§ **WRITTEN PROBLEM**: Copy out the entire listing below word for word, leaving out the pictures.

* BEGIN RECORDS *

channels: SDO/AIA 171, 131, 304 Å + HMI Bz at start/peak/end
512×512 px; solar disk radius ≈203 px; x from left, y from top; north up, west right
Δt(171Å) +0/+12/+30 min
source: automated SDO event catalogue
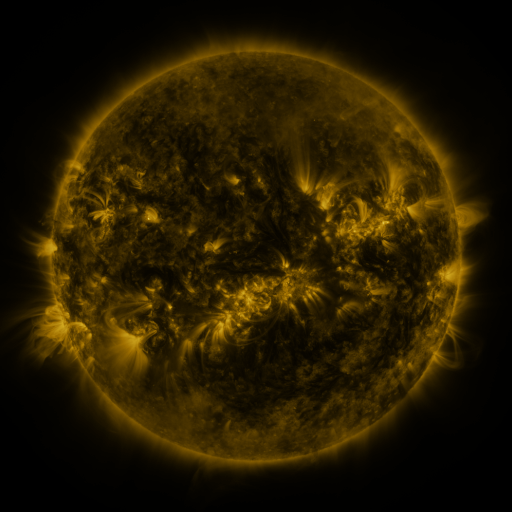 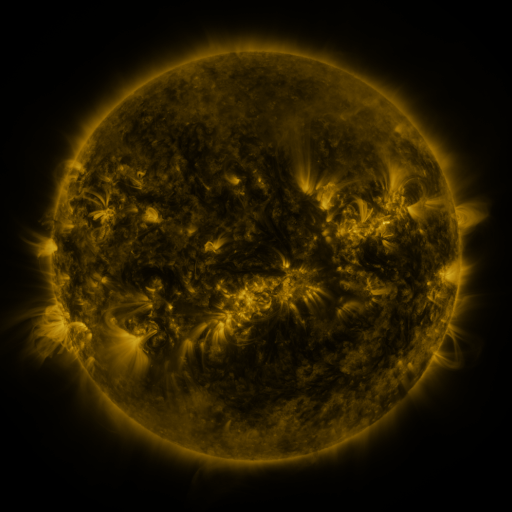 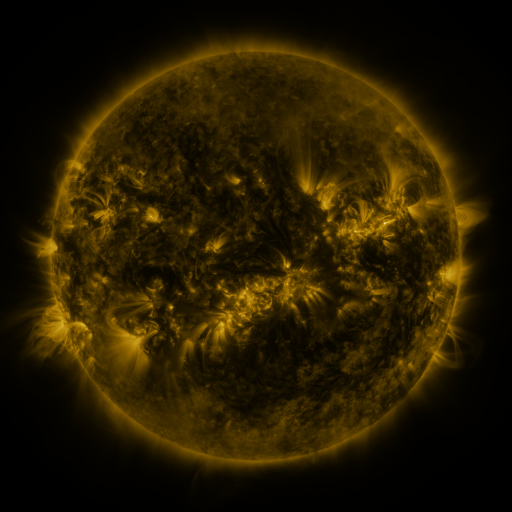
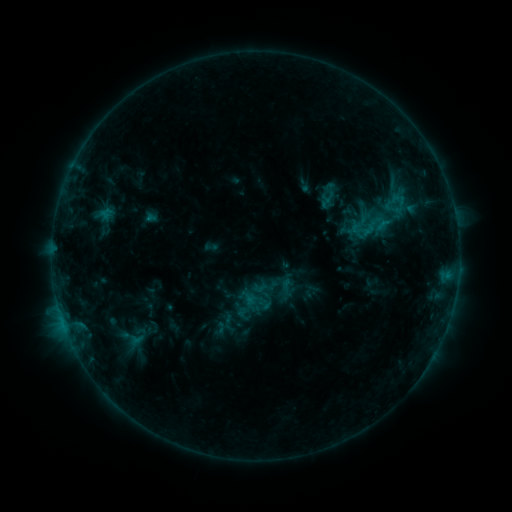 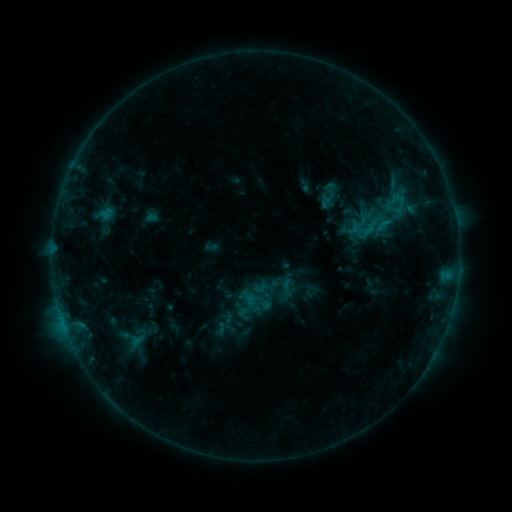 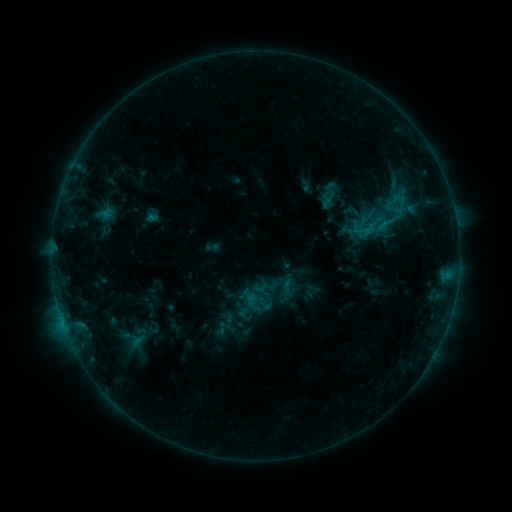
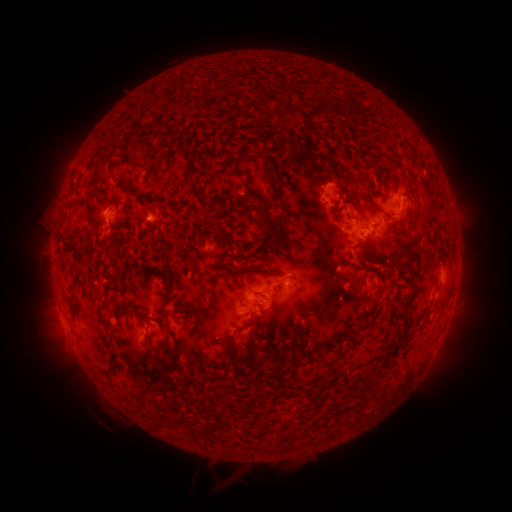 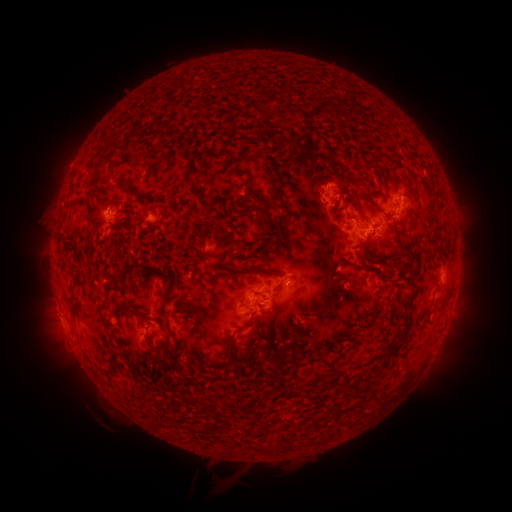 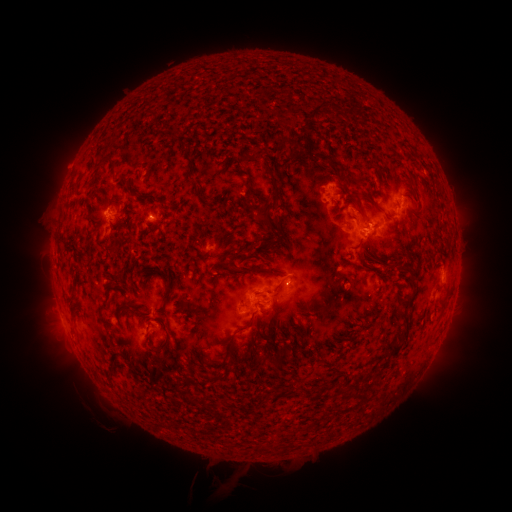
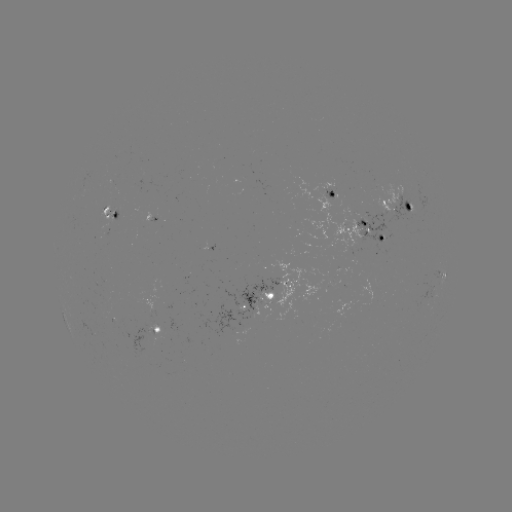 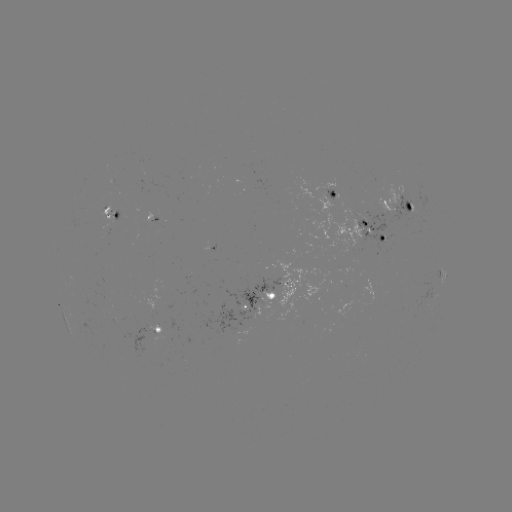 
no flare in any classed list; no EUV-trigger detection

* END RECORDS *

§ **WRITTEN SOLUTION**:
channels: SDO/AIA 171, 131, 304 Å + HMI Bz at start/peak/end
512×512 px; solar disk radius ≈203 px; x from left, y from top; north up, west right
Δt(171Å) +0/+12/+30 min
source: automated SDO event catalogue
no flare in any classed list; no EUV-trigger detection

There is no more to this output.